Throwing cold water on this year’s Digital Content NewFronts, some analysts doubt whether the glitzy events will have any tangible impact on video ad budgets.
“We doubt that
meaningful ad budgets shift to the Web because of the presentations,” Pivotal Research Group’s Brian Wieser warns in a new report. “Any indications around ad budget commitments
emerging from these events are unlikely to reflect incremental ad spending.”
Just like the “upfront” events that TV networks have been hosting for years, the online media
industry introduced the Digital Content NewFronts, last year, in an effort to secure advance ad sales for video content.
The problem, as Wieser sees it, is that the Web still lacks the
measurement standards necessary to convince advertisers to commit TV-sized budgets.
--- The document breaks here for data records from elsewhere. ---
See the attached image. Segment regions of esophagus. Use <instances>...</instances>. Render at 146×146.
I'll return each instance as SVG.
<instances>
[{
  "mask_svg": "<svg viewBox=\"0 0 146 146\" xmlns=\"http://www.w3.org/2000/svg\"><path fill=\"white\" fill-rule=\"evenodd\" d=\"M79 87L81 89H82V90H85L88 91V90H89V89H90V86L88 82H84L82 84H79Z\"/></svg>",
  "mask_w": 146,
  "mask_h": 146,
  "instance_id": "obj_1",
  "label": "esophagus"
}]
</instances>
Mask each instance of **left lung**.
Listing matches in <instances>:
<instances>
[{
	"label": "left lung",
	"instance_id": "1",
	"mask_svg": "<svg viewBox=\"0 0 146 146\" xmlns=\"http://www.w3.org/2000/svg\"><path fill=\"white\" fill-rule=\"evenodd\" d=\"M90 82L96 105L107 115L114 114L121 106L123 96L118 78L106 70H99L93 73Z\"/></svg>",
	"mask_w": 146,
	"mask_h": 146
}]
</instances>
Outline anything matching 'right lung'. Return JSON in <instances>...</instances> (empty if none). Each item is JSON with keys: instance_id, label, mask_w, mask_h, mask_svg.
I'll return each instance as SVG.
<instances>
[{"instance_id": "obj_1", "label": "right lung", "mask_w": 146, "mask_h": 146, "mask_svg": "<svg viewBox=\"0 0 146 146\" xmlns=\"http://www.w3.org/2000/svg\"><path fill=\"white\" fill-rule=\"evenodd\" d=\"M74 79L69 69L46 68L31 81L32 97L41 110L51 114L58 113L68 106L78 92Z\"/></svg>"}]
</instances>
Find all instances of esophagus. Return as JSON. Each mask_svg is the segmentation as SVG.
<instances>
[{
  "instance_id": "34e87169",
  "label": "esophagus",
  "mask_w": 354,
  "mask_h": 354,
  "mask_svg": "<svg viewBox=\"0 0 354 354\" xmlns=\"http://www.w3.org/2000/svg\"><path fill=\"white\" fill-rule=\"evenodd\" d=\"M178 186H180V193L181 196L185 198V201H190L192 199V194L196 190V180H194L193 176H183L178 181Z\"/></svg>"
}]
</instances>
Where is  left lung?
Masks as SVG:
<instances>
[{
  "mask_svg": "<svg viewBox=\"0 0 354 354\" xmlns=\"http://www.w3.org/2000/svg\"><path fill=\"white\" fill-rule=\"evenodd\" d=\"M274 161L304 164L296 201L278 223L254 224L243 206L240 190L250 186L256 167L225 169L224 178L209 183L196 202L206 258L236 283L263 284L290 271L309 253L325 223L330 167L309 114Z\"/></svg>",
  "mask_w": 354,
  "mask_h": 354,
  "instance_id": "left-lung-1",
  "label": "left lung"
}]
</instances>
“Nielsen's OCR and XCR is helpful, but Google's lack of use of the standard is a source of
delay,” according to Wieser. “Agency-advertiser contracts need to better reflect execution costs associated with buying online video [and] workflows across platforms need to
simplify.”
Despite its great promise, desktop and laptop viewing of video amounted to just 4.3% of TV viewing (among consumers who watch any online video), according to recent Nielsen
data.
Universal McCann predicts that ad deals resulting from this year’s NewFronts could near $1 billion.
Skeptics, however, cite Pivotal Research data, which found that
online video ad revenue amounted to $1.3 billion in 2012. That said, Wieser conceded that NewFront events can have the positive effect of deepening relationships between sellers and buyers.
But, Wieser reiterated, the NewFronts are “mostly a sideshow.”